The Istanbul Prosecutor's Office then filed a non-prosecution order with regards to the charges of negligence and has reportedly decided to go ahead with the investigation by leveling charges of aiding and abetting Dink's murder against the suspects, the report says.

The initial investigation, which includes former Istanbul Governor Muammer Güler and former Istanbul Police Chief Celalettin Cerrah, was launched following repeated demands from Dink family lawyers for a new investigation to be launched into several public officials who were allegedly negligent in their duty to protect Dink.

Dink was gunned down by a teenager outside his newspaper's Istanbul office in January 2007, but the ensuing investigation has been highly controversial. The investigation made it obvious that the young man hadn't acted alone but was in fact driven by a group of people whom he called older brothers and who had plotted for more than a year.

In addition to there being suspicious links between the suspects and state security institutions, lawyers representing the Dink family have accused the police of destroying vital evidence and concealing crucial information from the court and the prosecution. Dink family lawyers also claimed that some public officials had prior knowledge about a plot to kill Dink since July 2006 and failed to take the necessary measures, suggesting they had personal relations with the suspects in Dink's murder, whose trial continues at Istanbul’s 14th High Criminal Court.

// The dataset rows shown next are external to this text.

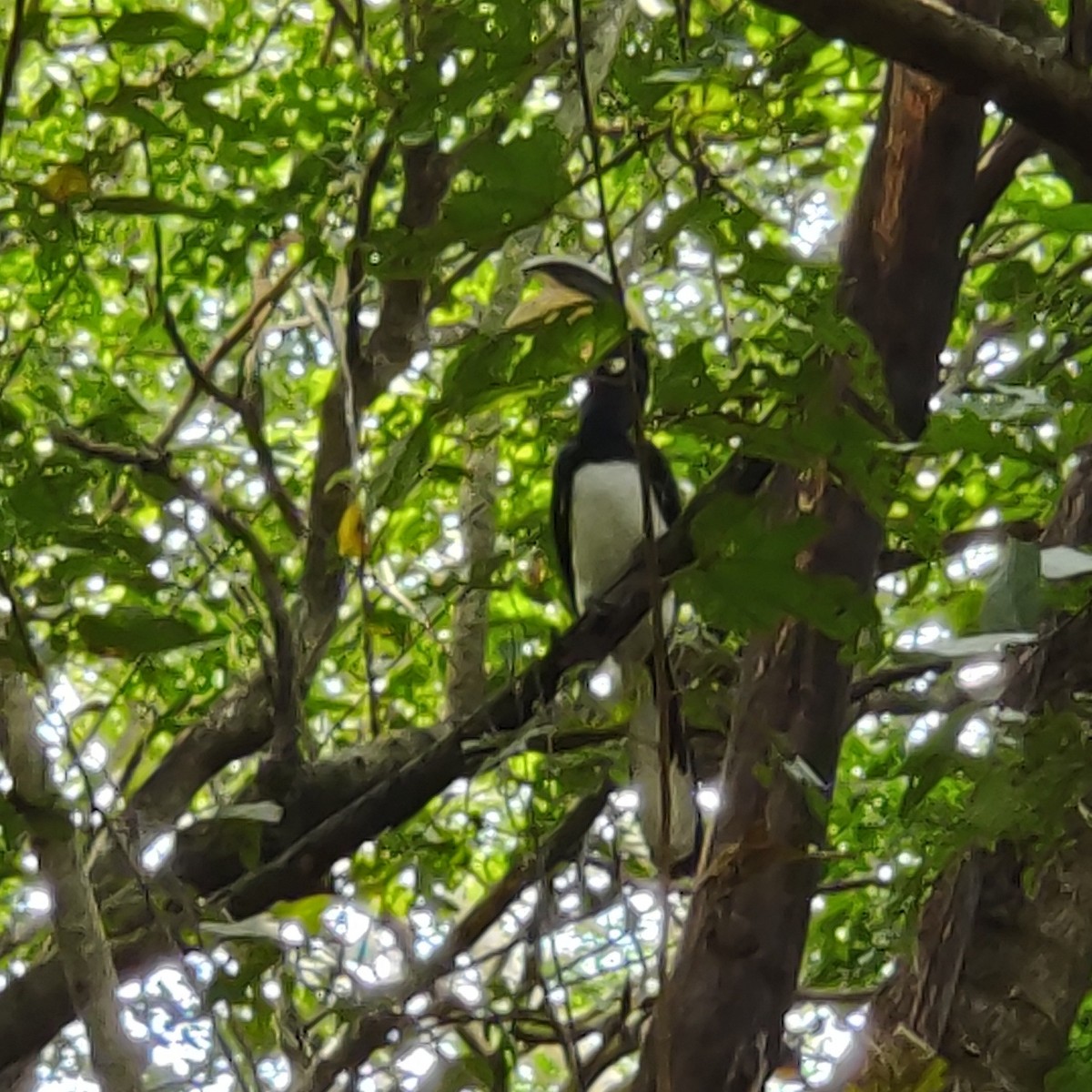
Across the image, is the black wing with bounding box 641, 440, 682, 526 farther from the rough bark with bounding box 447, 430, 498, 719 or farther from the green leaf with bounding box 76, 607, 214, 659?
the green leaf with bounding box 76, 607, 214, 659

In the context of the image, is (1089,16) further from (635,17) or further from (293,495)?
(293,495)

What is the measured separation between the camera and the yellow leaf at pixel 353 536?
1396 millimetres

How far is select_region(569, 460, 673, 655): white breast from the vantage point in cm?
260

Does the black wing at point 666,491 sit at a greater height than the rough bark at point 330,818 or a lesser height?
greater

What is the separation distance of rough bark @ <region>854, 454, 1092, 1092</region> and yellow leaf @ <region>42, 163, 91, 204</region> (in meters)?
0.85

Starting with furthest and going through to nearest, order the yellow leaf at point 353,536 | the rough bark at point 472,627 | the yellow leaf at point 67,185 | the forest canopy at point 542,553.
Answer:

Also in September of last year, the European Court of Human Rights declared that the Turkish government had failed in its duty to protect the life of Dink and to effectively investigate his murder. The court said police in both Trabzon - the hometown of the assailant, Ogün Samast - and Istanbul and the Trabzon gendarmerie had been informed of the likelihood of an assassination attempt and even of the identity of the suspected instigators.